▶ **TASK DESCRIPTION**
Reproduce the listing word for word. Skip any image.

▶ **Spatial reasoning dataset excerpts**

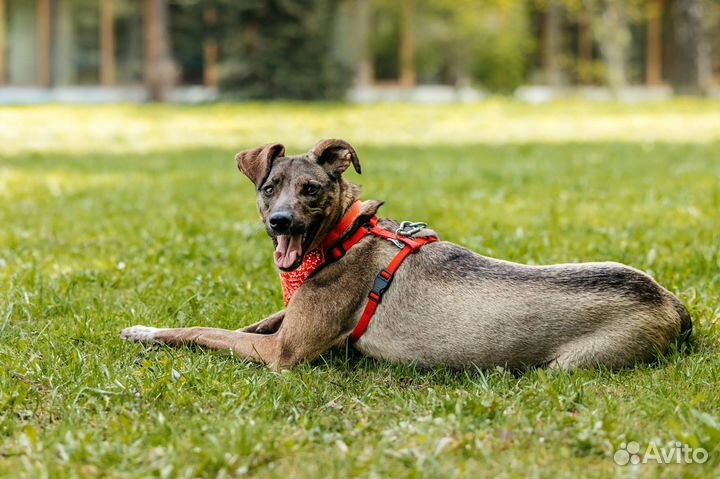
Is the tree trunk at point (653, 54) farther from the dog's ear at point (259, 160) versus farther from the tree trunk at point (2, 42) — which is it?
the dog's ear at point (259, 160)

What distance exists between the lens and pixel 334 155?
537 cm

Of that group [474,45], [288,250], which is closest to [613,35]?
[474,45]

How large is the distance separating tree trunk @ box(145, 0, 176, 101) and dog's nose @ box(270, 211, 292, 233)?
85.6ft

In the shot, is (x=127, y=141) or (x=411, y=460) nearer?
(x=411, y=460)

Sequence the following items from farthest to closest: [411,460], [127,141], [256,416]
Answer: [127,141] < [256,416] < [411,460]

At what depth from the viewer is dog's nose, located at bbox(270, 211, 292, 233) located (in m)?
4.88

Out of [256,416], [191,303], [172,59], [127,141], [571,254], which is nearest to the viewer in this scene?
[256,416]

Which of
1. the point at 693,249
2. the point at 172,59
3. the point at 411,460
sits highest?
the point at 172,59

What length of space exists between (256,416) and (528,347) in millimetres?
1504

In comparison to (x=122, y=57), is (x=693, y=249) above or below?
below

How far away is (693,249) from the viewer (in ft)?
24.8

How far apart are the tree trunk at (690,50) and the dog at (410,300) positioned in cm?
3187

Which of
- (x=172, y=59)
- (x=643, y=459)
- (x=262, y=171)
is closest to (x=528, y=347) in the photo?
(x=643, y=459)

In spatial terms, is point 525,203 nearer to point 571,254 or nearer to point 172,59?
point 571,254
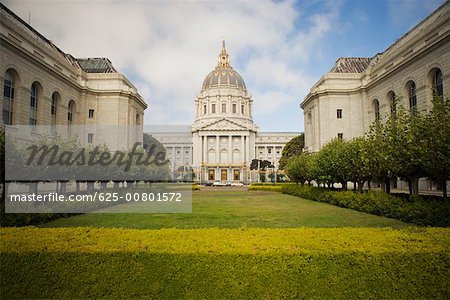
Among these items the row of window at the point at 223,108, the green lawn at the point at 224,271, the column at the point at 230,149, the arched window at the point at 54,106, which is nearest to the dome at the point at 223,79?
the row of window at the point at 223,108

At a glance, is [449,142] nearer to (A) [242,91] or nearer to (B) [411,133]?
(B) [411,133]

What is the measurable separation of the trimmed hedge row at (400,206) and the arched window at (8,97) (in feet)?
95.9

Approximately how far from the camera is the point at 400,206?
13773 millimetres

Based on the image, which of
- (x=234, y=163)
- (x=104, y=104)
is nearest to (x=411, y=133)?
(x=104, y=104)

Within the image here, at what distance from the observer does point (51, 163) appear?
1527cm

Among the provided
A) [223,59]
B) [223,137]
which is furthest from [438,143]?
[223,59]

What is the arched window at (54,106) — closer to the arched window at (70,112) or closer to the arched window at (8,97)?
the arched window at (70,112)

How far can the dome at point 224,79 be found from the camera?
340 ft

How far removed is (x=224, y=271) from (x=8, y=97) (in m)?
32.5

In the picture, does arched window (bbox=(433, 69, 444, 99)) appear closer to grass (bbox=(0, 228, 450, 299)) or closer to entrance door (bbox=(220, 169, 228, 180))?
grass (bbox=(0, 228, 450, 299))

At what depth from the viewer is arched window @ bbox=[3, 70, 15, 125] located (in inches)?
1136

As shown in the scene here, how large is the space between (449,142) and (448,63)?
21669mm

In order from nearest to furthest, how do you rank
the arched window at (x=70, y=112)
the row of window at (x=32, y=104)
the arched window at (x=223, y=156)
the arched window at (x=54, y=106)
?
the row of window at (x=32, y=104), the arched window at (x=54, y=106), the arched window at (x=70, y=112), the arched window at (x=223, y=156)

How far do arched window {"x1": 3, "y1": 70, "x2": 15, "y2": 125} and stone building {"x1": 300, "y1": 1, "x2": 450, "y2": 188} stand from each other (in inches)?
1347
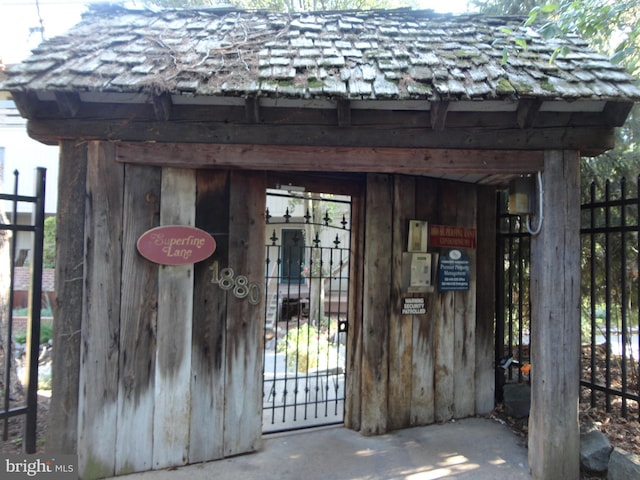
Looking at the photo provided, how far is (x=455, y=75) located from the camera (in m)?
3.11

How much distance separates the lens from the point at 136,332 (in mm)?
3252

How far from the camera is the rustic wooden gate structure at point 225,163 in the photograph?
9.98 ft

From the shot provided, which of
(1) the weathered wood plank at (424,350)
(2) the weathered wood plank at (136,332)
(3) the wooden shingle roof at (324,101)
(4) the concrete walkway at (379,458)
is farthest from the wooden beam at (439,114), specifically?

▶ **WORKED ANSWER**
Is the tree trunk at point (653, 54) farther from the dog's ear at point (259, 160) versus farther from the tree trunk at point (2, 42) — which is it?
the dog's ear at point (259, 160)

What distance exists between the lens and pixel 334 155?
537 cm

Of that group [474,45], [288,250], which is closest to [613,35]?
[474,45]

How large is the distance separating tree trunk @ box(145, 0, 176, 101) and dog's nose @ box(270, 211, 292, 233)?
85.6ft

In the shot, is (x=127, y=141) or (x=411, y=460) nearer?
(x=411, y=460)

Sequence the following items from farthest to closest: [411,460], [127,141], [256,416]
Answer: [127,141] < [256,416] < [411,460]

At what depth from the viewer is dog's nose, located at bbox(270, 211, 292, 233) located (in m)?
4.88

Out of [256,416], [191,303], [172,59], [127,141], [571,254], which is nearest to the viewer in this scene?
[256,416]

Which of
1. the point at 693,249
2. the point at 172,59
3. the point at 411,460
sits highest?
the point at 172,59

What length of space exists between (256,416) and (528,347) in millimetres?
1504

In comparison to (x=122, y=57), is (x=693, y=249) above or below?
below

How far away is (693,249) from the viewer (in ft)?
24.8

How far apart are the tree trunk at (690,50) and the dog at (410,300) positioned in cm?
3187

Which of
- (x=172, y=59)
- (x=643, y=459)
- (x=262, y=171)
is closest to (x=528, y=347) in the photo?
(x=643, y=459)

In spatial terms, is point 525,203 nearer to point 571,254 or nearer to point 172,59?
point 571,254
Among these items the row of window at the point at 223,108, the green lawn at the point at 224,271, the column at the point at 230,149, the arched window at the point at 54,106, which is nearest to the dome at the point at 223,79?
the row of window at the point at 223,108

At a glance, is [449,142] nearer to (A) [242,91] or nearer to (B) [411,133]?
(B) [411,133]

What is the measurable separation of the trimmed hedge row at (400,206) and the arched window at (8,97) (in feet)?
95.9

Approximately how far from the camera is the point at 400,206?
13773 millimetres

Based on the image, which of
- (x=234, y=163)
- (x=104, y=104)
is nearest to (x=411, y=133)?
(x=104, y=104)

Within the image here, at what distance from the observer does point (51, 163) appear?
1527cm

Among the provided
A) [223,59]
B) [223,137]
which is furthest from [438,143]?
[223,59]

What is the arched window at (54,106) — closer to the arched window at (70,112) or closer to the arched window at (8,97)?
the arched window at (70,112)

How far can the dome at point 224,79 be found from the camera?
340 ft

How far removed is (x=224, y=271) from (x=8, y=97) (in m)?
32.5

In the picture, does arched window (bbox=(433, 69, 444, 99)) appear closer to grass (bbox=(0, 228, 450, 299)) or closer to entrance door (bbox=(220, 169, 228, 180))?
grass (bbox=(0, 228, 450, 299))

At what depth from the viewer is arched window @ bbox=[3, 70, 15, 125] located (in inches)?
1136

As shown in the scene here, how large is the space between (449,142) and (448,63)?
21669mm

In order from nearest to furthest, how do you rank
the arched window at (x=70, y=112)
the row of window at (x=32, y=104)
the arched window at (x=223, y=156)
the arched window at (x=54, y=106)
?
the row of window at (x=32, y=104), the arched window at (x=54, y=106), the arched window at (x=70, y=112), the arched window at (x=223, y=156)

How far do arched window {"x1": 3, "y1": 70, "x2": 15, "y2": 125} and stone building {"x1": 300, "y1": 1, "x2": 450, "y2": 188} stand from each other (in inches)?
1347
Looking at the photo provided, how far is (x=455, y=75) located from the camera (in m)?
3.11

How much distance separates the lens from the point at 136,332 (in mm)?
3252

How far from the camera is the rustic wooden gate structure at point 225,163 in the photograph?
9.98 ft

From the shot provided, which of
(1) the weathered wood plank at (424,350)
(2) the weathered wood plank at (136,332)
(3) the wooden shingle roof at (324,101)
(4) the concrete walkway at (379,458)
is farthest from the wooden beam at (439,114), specifically?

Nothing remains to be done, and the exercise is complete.